Task item – Which lines of the records contain the word "insertBefore"? Copy each one.

Source material –

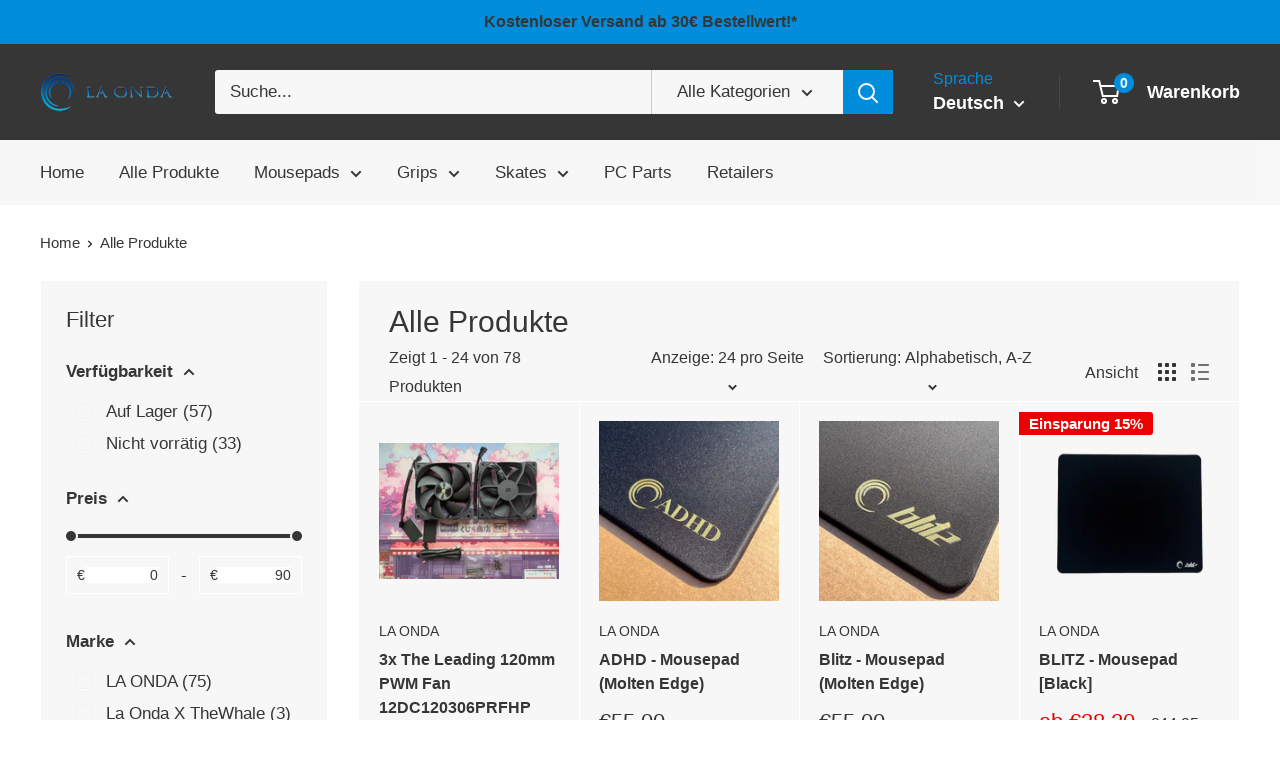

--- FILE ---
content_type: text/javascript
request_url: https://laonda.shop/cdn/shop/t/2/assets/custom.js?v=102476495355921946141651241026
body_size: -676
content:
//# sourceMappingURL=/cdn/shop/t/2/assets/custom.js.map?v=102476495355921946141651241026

---

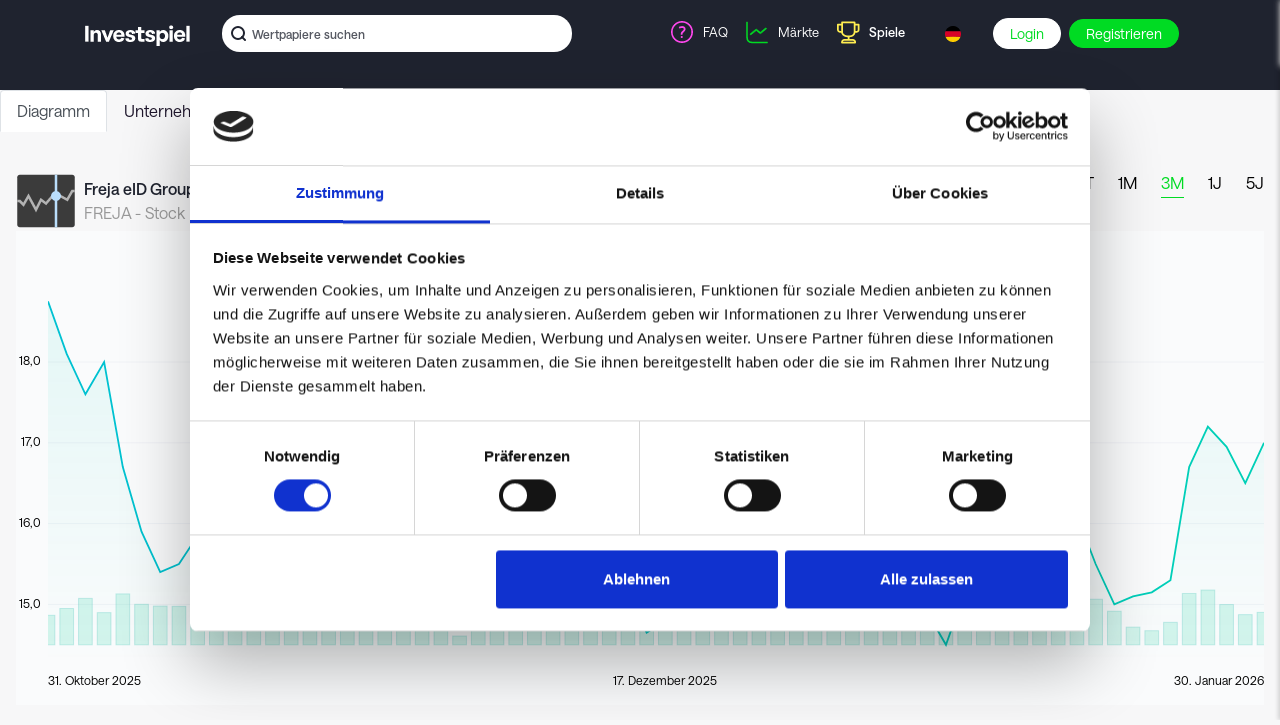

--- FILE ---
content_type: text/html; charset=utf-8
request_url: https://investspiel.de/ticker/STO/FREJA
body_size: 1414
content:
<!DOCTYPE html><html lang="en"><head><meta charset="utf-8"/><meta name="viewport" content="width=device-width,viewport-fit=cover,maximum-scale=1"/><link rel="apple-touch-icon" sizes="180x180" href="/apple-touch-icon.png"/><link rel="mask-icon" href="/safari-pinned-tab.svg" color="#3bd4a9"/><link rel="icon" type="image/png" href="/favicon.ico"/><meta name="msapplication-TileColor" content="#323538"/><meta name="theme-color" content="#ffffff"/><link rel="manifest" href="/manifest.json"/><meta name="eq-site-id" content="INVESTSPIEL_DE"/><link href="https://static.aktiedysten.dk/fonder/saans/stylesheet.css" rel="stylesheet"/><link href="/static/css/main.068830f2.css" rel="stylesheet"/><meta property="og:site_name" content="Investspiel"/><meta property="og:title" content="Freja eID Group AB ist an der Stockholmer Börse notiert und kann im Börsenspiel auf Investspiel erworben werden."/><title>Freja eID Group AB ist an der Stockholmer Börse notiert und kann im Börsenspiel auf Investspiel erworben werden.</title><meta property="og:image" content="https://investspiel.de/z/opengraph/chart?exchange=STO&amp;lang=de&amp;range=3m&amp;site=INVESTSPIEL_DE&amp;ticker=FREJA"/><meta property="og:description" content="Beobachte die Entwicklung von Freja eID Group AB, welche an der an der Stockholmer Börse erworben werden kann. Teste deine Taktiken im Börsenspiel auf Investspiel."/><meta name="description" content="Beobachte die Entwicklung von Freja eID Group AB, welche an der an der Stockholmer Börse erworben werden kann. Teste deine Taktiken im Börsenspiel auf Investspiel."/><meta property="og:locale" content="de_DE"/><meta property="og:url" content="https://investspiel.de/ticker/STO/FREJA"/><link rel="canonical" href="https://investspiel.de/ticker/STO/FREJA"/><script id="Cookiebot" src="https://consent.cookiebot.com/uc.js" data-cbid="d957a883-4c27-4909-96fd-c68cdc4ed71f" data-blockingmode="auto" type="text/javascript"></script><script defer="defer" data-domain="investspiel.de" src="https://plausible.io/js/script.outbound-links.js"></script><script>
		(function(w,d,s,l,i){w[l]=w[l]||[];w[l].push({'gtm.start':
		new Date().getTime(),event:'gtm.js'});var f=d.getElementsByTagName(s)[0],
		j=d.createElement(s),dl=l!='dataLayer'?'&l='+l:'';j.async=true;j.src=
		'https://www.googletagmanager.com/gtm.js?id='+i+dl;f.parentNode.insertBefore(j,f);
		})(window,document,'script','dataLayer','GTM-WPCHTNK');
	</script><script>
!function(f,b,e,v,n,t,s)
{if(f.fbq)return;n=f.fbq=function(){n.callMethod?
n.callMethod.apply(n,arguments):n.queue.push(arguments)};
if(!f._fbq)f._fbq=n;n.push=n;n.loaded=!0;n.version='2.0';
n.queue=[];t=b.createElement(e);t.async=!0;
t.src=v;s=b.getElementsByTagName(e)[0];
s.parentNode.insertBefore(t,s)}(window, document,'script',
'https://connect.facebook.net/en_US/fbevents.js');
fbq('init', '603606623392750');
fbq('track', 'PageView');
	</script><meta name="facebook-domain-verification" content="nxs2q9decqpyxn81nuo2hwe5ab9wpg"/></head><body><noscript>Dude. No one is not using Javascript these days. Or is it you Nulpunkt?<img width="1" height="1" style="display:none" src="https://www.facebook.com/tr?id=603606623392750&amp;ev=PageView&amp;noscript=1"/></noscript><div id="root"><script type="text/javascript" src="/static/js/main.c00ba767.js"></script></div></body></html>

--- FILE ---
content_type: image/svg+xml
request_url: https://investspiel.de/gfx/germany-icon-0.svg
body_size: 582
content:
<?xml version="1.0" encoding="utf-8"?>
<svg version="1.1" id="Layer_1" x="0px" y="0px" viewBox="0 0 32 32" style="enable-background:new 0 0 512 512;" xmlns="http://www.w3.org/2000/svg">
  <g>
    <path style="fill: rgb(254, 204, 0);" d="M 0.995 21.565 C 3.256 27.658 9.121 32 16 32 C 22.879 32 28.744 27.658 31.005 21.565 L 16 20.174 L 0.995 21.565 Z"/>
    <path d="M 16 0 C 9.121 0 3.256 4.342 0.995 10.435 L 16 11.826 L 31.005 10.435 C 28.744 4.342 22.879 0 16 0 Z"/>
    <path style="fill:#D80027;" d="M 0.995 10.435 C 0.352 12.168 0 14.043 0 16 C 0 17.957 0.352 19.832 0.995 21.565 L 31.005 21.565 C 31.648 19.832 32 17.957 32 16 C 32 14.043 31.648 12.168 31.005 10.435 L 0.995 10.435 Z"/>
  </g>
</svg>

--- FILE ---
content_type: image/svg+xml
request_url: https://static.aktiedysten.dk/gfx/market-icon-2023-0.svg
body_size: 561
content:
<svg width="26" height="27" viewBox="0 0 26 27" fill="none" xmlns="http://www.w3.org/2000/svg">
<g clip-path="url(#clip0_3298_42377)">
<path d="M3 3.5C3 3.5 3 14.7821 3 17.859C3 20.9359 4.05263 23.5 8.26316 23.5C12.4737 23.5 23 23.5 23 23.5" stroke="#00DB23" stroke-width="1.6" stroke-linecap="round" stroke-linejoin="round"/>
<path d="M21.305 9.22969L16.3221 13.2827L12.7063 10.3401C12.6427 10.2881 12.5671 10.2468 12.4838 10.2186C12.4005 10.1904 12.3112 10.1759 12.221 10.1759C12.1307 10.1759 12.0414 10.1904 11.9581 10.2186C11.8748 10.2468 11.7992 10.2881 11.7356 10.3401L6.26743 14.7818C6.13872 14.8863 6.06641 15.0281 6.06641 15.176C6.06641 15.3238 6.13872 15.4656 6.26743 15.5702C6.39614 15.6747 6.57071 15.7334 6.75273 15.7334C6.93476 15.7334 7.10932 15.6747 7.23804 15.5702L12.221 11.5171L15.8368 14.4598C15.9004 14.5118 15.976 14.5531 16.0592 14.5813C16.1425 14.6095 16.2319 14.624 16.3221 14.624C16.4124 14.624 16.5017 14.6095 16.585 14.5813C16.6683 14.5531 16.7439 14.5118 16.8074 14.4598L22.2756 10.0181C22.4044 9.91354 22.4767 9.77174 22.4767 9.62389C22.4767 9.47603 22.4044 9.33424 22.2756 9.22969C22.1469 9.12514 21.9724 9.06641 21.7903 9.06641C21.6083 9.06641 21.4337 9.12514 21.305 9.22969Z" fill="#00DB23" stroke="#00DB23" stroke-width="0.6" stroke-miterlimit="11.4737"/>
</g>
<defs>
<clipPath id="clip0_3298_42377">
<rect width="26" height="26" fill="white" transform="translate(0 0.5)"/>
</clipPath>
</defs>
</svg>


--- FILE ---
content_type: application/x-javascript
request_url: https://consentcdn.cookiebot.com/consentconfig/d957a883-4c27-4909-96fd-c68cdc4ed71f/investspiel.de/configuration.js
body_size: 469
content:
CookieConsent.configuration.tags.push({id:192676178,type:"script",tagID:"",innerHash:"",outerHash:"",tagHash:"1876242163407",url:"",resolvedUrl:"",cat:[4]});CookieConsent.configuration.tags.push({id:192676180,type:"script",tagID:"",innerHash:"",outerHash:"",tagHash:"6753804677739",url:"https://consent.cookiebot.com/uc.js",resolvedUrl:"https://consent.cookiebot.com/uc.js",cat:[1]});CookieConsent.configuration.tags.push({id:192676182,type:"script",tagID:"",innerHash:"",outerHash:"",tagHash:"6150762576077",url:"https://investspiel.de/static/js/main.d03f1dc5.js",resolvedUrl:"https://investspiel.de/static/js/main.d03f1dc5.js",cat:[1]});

Solution for this task –
		'https://www.googletagmanager.com/gtm.js?id='+i+dl;f.parentNode.insertBefore(j,f);
s.parentNode.insertBefore(t,s)}(window, document,'script',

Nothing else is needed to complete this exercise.